Lin Ping-Ting, Huang Men-Chung, Lee Bor-Jen, Cheng Chien-Hsiung, Tsai Tsung-Po, Huang Yi-Chia
Department of Nutrition and Health Sciences, Chung Chou Institiute of Technology, Changhwa, Taiwan.
Asia Pac J Clin Nutr. 2008;17(2):330-8.
Hyperhomocysteinemia is an independent risk factor for coronary artery disease (CAD). The aim of this study was to investigate the relations between the methylenetetrafolate reductase (MTHFR) 677C-->T genotypes, B-vitamins (folate, vitamin B-12 and B-6), homocysteine and the risk of CAD. In this case-control study, patients who were identified by cardiac catheterization as having at least 50% stenosis of one major coronary artery were assigned to the case group (n=121). Healthy individuals with normal blood biochemical values were assigned to the control group (n=155).
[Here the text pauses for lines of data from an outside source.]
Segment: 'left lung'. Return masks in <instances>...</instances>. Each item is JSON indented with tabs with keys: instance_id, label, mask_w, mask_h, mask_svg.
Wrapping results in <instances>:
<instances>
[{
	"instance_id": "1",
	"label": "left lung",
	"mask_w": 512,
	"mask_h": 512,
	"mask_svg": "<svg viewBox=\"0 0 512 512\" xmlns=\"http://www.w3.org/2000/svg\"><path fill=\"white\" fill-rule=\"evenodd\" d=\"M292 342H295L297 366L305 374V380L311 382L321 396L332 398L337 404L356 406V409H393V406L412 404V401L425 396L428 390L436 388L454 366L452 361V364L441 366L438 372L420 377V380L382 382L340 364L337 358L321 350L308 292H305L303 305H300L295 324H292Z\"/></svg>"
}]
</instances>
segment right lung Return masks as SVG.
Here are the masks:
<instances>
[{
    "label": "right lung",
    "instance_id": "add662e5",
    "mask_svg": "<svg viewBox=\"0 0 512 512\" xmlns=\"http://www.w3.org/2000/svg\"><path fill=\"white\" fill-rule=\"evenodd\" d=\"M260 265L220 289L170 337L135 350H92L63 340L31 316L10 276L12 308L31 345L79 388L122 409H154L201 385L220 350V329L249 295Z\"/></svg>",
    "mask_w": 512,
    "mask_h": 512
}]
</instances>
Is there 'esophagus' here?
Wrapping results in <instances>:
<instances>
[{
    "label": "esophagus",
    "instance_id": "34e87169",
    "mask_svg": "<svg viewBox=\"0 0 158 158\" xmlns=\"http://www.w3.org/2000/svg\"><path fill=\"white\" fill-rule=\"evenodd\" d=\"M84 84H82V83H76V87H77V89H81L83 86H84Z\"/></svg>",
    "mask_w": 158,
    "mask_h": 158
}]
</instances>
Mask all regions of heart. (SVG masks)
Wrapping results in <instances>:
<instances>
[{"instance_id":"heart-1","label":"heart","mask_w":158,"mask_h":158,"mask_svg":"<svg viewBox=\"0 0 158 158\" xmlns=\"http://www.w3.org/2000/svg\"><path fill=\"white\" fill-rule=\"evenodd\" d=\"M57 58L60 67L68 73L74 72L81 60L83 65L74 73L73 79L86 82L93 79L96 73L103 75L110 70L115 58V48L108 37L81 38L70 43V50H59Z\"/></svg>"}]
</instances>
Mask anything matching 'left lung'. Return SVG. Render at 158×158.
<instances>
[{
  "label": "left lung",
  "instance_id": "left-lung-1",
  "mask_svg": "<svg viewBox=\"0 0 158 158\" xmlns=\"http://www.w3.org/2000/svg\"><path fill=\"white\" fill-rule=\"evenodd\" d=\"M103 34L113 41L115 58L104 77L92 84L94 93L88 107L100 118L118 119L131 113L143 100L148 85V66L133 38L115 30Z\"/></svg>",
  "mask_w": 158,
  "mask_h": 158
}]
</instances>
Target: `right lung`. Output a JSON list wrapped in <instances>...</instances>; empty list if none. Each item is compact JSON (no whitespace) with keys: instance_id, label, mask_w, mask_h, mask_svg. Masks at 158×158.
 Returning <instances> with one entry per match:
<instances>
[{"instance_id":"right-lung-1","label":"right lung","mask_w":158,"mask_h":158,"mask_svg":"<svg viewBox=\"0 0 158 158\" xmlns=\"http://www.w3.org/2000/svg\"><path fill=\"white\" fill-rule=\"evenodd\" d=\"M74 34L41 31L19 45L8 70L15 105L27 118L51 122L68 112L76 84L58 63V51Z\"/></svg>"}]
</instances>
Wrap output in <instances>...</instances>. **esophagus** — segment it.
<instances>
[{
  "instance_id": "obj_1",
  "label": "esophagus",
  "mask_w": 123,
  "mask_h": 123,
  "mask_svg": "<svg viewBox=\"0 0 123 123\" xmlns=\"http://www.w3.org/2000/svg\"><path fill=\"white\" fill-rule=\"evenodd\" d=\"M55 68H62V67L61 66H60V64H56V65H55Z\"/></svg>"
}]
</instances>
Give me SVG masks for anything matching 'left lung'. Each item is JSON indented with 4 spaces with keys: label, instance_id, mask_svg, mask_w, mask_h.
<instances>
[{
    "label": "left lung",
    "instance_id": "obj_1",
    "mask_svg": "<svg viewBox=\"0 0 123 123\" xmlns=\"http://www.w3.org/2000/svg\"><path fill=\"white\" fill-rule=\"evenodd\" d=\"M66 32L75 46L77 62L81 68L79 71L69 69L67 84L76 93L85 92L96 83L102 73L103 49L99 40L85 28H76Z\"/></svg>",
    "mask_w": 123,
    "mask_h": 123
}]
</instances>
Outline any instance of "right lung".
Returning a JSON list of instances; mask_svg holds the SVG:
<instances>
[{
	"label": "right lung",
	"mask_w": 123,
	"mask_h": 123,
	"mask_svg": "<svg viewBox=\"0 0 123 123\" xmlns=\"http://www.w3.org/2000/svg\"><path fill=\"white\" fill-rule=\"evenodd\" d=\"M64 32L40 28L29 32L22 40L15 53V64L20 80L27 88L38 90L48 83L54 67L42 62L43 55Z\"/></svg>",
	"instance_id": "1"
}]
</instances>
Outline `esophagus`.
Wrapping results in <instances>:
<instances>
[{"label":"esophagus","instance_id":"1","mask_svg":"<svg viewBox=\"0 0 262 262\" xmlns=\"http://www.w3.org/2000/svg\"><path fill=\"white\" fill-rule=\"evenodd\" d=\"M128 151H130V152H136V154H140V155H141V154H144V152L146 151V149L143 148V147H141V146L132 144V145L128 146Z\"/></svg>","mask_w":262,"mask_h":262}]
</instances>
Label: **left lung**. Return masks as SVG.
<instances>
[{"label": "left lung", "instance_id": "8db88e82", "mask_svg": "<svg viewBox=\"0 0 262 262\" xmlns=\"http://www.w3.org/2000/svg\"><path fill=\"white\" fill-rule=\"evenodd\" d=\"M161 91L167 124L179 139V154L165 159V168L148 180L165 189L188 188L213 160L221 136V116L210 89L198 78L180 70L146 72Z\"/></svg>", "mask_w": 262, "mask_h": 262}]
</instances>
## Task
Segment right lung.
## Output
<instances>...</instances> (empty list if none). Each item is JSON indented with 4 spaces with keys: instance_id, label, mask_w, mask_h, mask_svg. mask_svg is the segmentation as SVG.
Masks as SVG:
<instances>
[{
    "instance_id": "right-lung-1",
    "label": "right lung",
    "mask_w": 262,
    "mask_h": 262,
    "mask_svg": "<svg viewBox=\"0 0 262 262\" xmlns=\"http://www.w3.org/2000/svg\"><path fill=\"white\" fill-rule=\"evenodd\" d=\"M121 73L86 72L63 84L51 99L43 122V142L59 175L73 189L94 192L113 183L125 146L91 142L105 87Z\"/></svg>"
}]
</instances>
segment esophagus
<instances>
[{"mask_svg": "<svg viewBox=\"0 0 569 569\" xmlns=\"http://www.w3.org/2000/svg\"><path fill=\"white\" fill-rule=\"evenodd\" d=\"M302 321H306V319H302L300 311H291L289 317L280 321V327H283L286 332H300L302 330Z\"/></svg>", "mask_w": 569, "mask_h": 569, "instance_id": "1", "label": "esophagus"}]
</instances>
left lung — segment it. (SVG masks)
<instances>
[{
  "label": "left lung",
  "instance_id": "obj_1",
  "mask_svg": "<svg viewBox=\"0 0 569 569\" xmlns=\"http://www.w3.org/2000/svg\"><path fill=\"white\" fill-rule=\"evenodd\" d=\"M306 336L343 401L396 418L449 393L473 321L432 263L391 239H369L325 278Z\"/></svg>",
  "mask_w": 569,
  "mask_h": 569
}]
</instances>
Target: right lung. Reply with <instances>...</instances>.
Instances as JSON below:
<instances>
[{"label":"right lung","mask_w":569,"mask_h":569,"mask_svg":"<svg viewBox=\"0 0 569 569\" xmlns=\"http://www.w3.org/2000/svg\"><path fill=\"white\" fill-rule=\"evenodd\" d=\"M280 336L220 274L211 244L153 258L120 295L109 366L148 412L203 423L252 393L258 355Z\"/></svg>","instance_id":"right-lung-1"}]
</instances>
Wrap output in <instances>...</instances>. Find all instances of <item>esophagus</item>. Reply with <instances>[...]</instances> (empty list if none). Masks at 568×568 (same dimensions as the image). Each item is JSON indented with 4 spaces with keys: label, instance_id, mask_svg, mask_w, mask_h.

Healthy subjects were matched to case subjects for age. The concentrations of plasma homocysteine, serum folate, vitamin B-12, plasma pyridoxal 5'- phosphate (PLP) and MTHFR 677C-->T gene polymorphism were obtained. The T-allele carriers had significantly higher plasma homocysteine concentration compared to subjects with the 677CC genotype. The MTHFR 677C-->T genotypes were associated with plasma homocysteine after adjusting for various potential risk factors in the case and pooled groups. The MTHFR genotypes were found to have no associations with the risk of CAD. However, plasma homocysteine (>or= 12.5 micromol/L) (OR, 3.49; 95% CI, 1.23-9.88) had a significant association with increased risk of CAD even after additionally adjusted folate status. High plasma homocysteine concentration had a direct effect on the risk of CAD independent of MTHFR 677C-->T genotypes.
高同型半胱氨酸血症是冠状动脉疾病(CAD)的一个独立危险因素。本研究的目的是调查亚甲基四氢叶酸还原酶(MTHFR)677C→T基因型、B族维生素(叶酸、维生素B12和B6)、同型半胱氨酸与CAD风险之间的关系。在这项病例对照研究中,经心导管检查确定至少有一条主要冠状动脉狭窄50%的患者被分配到病例组(n = 121)。血液生化值正常的健康个体被分配到对照组(n = 155)。健康受试者与病例受试者按年龄匹配。测定血浆同型半胱氨酸、血清叶酸、维生素B12、血浆磷酸吡哆醛(PLP)浓度以及MTHFR 677C→T基因多态性。与677CC基因型受试者相比,T等位基因携带者的血浆同型半胱氨酸浓度显著更高。在病例组和合并组中,调整各种潜在危险因素后,MTHFR 677C→T基因型与血浆同型半胱氨酸有关。发现MTHFR基因型与CAD风险无关。然而,即使在进一步调整叶酸状态后,血浆同型半胱氨酸(≥12.5 μmol/L)(OR,3.49;95%CI,1.23 - 9.88)与CAD风险增加仍有显著关联。高血浆同型半胱氨酸浓度对CAD风险有直接影响,独立于MTHFR 677C→T基因型。